| Task requirements |
Turn the lines of the records between the one containing "Looking at the scene before us, what among" and the one containing "2.28 meters", inclusive, into a numbered list, omitting any blank lines.

▽

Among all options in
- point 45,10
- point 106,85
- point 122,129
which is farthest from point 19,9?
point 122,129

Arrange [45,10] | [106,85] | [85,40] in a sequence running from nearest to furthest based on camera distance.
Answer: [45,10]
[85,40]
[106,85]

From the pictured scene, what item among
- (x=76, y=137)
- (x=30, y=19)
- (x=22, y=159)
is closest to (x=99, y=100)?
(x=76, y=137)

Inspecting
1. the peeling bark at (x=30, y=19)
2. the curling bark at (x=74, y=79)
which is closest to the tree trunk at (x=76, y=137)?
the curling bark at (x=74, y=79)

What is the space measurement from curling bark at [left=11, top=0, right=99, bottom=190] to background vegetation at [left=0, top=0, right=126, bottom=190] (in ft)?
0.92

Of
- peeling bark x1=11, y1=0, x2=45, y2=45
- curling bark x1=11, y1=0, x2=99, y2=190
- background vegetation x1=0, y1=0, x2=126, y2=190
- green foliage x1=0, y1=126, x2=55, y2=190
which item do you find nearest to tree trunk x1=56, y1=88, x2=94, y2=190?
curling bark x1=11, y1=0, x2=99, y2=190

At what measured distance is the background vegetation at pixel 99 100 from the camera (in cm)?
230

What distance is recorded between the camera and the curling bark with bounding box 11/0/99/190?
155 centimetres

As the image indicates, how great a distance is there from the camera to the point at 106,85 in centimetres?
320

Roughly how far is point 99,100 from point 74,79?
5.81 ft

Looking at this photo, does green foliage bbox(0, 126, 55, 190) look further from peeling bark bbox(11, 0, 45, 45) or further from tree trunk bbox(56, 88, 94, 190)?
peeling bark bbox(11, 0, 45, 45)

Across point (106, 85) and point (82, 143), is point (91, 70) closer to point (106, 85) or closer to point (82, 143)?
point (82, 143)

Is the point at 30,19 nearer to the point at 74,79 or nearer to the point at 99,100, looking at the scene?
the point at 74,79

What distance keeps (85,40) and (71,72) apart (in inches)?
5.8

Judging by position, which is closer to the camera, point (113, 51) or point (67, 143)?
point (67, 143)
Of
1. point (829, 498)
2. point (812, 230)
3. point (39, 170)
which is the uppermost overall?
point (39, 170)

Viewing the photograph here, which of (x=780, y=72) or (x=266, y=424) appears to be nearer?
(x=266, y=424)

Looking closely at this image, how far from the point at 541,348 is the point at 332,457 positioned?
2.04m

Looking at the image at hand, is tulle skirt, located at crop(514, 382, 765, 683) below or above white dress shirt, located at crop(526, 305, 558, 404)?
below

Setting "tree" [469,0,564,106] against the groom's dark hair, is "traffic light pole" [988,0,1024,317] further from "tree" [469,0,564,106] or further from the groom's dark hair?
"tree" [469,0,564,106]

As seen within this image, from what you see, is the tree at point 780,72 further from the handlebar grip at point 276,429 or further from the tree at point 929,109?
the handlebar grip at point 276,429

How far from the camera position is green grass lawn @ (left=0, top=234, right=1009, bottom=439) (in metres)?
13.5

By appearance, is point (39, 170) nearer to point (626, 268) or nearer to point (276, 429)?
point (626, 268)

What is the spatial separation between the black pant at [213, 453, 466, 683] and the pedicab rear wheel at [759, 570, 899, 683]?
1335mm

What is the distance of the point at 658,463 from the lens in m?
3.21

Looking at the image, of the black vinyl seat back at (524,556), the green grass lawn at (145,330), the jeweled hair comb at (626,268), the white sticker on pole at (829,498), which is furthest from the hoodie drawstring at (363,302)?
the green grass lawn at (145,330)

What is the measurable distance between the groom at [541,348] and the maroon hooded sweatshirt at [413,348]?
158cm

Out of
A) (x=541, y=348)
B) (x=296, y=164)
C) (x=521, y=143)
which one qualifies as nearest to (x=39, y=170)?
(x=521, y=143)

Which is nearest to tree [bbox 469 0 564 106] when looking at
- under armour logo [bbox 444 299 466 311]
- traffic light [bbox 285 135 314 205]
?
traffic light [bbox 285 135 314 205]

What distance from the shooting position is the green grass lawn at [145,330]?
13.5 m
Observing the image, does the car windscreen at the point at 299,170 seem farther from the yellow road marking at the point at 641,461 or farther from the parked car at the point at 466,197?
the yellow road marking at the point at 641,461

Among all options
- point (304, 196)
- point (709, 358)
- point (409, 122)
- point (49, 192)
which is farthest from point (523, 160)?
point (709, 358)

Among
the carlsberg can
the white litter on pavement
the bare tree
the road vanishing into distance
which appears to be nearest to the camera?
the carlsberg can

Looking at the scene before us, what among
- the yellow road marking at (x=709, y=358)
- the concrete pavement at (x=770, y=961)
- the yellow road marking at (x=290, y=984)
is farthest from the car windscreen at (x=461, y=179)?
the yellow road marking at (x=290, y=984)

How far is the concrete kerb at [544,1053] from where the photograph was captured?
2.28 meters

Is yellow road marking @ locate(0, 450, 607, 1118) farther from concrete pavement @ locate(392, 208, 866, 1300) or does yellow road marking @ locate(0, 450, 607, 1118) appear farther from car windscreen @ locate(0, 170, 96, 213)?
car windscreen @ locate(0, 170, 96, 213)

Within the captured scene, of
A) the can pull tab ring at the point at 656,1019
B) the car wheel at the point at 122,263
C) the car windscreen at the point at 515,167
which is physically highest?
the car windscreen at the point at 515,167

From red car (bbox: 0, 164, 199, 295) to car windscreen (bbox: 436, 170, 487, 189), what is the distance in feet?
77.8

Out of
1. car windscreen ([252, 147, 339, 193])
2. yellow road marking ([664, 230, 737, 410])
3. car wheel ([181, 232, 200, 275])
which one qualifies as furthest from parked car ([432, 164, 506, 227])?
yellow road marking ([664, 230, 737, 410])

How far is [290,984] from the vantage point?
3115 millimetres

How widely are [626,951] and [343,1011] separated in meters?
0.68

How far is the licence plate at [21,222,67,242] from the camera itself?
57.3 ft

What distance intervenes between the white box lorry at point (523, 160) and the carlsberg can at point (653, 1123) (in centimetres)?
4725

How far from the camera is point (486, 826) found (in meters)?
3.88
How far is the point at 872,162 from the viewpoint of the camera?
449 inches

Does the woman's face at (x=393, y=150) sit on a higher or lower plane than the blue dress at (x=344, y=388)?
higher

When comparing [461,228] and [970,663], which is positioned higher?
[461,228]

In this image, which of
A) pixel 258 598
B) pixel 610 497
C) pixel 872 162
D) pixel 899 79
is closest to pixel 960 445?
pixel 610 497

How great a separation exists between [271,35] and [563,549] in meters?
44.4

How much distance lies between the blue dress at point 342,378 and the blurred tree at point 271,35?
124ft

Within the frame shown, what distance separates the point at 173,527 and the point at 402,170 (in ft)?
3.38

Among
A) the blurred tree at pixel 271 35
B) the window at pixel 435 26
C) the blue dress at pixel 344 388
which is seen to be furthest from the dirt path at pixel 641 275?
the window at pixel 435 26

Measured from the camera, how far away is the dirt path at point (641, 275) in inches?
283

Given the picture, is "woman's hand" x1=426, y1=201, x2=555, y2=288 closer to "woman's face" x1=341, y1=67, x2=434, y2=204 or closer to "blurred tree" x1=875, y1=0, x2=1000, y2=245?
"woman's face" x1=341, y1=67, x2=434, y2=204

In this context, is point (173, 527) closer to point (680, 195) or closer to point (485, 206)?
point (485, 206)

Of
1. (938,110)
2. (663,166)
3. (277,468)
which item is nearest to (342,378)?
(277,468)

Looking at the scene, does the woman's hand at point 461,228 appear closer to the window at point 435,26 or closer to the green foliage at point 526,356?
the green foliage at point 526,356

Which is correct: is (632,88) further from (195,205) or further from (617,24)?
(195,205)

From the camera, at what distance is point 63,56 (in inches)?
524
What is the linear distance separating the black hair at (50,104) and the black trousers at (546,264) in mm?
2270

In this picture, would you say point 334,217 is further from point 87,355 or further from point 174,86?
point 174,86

△

| Result of the exercise |
1. Looking at the scene before us, what among
2. - the yellow road marking at (x=709, y=358)
3. - the concrete pavement at (x=770, y=961)
4. - the yellow road marking at (x=290, y=984)
5. is farthest from the car windscreen at (x=461, y=179)?
6. the yellow road marking at (x=290, y=984)
7. How far is the concrete kerb at [544,1053] from where the photograph was captured?
8. 2.28 meters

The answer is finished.